» **Extrait choisi**
Malgré l’attention des médias et les préoccupations des conseils scolaires, très peu de recherches ont été menées sur l’absentéisme scolaire au Canada, sans compter qu’il est difficile d’en mesurer l’ampleur. Conformément à différents règlements, les conseils scolaires doivent recueillir leurs propres données sur l’assiduité des élèves. Si certaines provinces, auxquelles s’est ajouté récemment le Manitoba, sont tenues ou choisissent de rendre publiques leurs données sur la fréquentation scolaire, la majorité d’entre elles ne le font pas. Une récente enquête du réseau CBC a constaté une hausse importante du taux d’absentéisme chronique (10 % ou plus de jours de classe manqués) dans de nombreuses régions du pays. Dans les écoles d’un grand conseil scolaire ontarien, par exemple, la proportion d’élèves de l’élémentaire ayant été absents pendant au moins 10 % de l’année scolaire est passée de 15 % en 2018-2019 à 25 % en 2021-2022, puis à 33 % en 2022-2023. Dans les écoles d’un conseil scolaire des Maritimes, le taux d’absence chronique a connu des hausses similaires en 2022-2023, s’établissant à 50 % chez les élèves de l’élémentaire et à près de 70 % chez les élèves du secondaire.
Or, la présence à l’école est cruciale pour de nombreuses raisons. L’absentéisme chronique fait partie des facteurs de risque précoces de décrochage scolaire et d’une variété de problèmes psychologiques, financiers et scolaires. En fait, l’absentéisme tient souvent lieu d’indicateur (« le canari dans la mine de charbon ») pour les écoles et les organismes de santé mentale en signalant que des enfants ont des difficultés à l’école, à la maison ou dans la communauté avant l’apparition d’autres problèmes (Kearney et coll., 2023). La recherche démontre également que les problèmes d’assiduité ont des liens dynamiques et aggravants avec les troubles de santé mentale et les échecs scolaires, qui débutent souvent au niveau élémentaire (Klan et coll., 2024).
Si le partage des données sur l’absentéisme recueillies par les conseils scolaires et par les provinces constitue déjà un défi, la façon de mesurer la fréquentation scolaire n’en est pas moins compliquée. Les écoles et les conseils scolaires utilisent un éventail d’approches pour établir une fréquence de référence et ainsi mesurer la présence physique des élèves à l’école et/ou en classe. Est-ce que l’élève suit le cours ou non? Certains établissements engagent des employés justement chargés de vérifier l’assiduité des élèves; d’autres se tournent vers les solutions informatisées, les courriels, les appels téléphoniques, la prise des présences en classe, etc. Ce que nous ignorons c’est si ces méthodes parviennent à déterminer avec précision la présence des élèves à l’école et quelles méthodes sont les plus efficaces. Et que dire de l’enseignement virtuel? Comment savoir si les élèves sont vraiment en ligne? La vérification des présences fournit-elle de l’information fiable sur les raisons qui motivent l’absence des élèves?

» **Données**

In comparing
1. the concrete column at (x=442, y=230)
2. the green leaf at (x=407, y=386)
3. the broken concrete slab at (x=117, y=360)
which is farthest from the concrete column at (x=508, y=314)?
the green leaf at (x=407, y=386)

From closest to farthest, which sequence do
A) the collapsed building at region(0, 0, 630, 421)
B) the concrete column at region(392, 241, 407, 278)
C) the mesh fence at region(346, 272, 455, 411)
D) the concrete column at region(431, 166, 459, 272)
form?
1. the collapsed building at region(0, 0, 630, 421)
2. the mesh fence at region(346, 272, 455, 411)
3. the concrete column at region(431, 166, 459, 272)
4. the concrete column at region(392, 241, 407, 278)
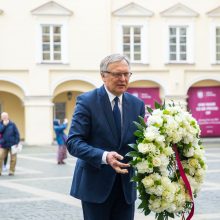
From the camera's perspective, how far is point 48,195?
12.6 meters

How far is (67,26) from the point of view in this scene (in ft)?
106

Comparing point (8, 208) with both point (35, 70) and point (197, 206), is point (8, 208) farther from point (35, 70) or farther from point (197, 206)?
point (35, 70)

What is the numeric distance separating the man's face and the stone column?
2734 cm

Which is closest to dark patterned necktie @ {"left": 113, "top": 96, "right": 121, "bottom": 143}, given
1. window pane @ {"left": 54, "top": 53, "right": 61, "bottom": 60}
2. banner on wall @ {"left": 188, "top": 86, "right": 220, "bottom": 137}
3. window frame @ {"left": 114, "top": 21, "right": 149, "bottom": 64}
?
window pane @ {"left": 54, "top": 53, "right": 61, "bottom": 60}

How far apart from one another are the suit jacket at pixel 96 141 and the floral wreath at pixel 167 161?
13 centimetres

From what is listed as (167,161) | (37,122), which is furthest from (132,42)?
(167,161)

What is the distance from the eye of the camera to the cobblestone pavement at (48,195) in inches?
396

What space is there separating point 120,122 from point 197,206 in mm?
6125

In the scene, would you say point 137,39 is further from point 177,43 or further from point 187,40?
point 187,40

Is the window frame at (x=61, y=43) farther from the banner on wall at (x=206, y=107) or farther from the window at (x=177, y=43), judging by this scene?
the banner on wall at (x=206, y=107)

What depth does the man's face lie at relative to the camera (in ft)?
16.1

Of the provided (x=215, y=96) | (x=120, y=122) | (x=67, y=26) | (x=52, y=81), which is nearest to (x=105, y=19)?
(x=67, y=26)

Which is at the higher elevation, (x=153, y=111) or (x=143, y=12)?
(x=143, y=12)

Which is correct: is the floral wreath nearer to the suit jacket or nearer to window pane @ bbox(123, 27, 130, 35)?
the suit jacket
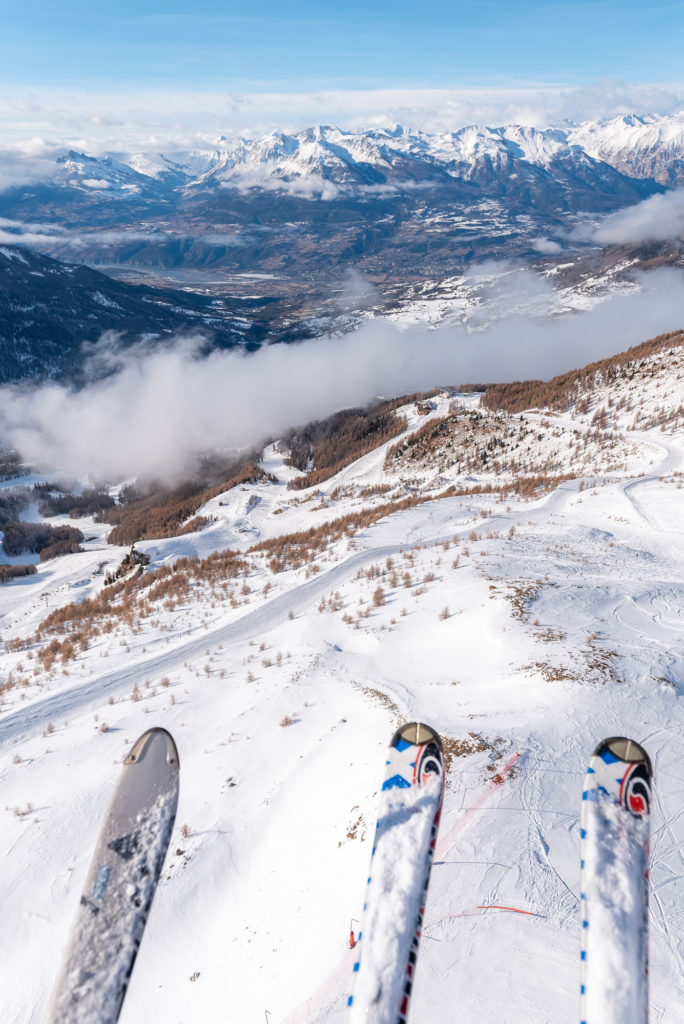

» **Petit problème**
Dans l'extrait sur l'absentéisme scolaire, affichez tel quel le passage allant de « Or, la présence » jusqu'à « et coll., 2024). ».

» **Solution**
Or, la présence à l’école est cruciale pour de nombreuses raisons. L’absentéisme chronique fait partie des facteurs de risque précoces de décrochage scolaire et d’une variété de problèmes psychologiques, financiers et scolaires. En fait, l’absentéisme tient souvent lieu d’indicateur (« le canari dans la mine de charbon ») pour les écoles et les organismes de santé mentale en signalant que des enfants ont des difficultés à l’école, à la maison ou dans la communauté avant l’apparition d’autres problèmes (Kearney et coll., 2023). La recherche démontre également que les problèmes d’assiduité ont des liens dynamiques et aggravants avec les troubles de santé mentale et les échecs scolaires, qui débutent souvent au niveau élémentaire (Klan et coll., 2024).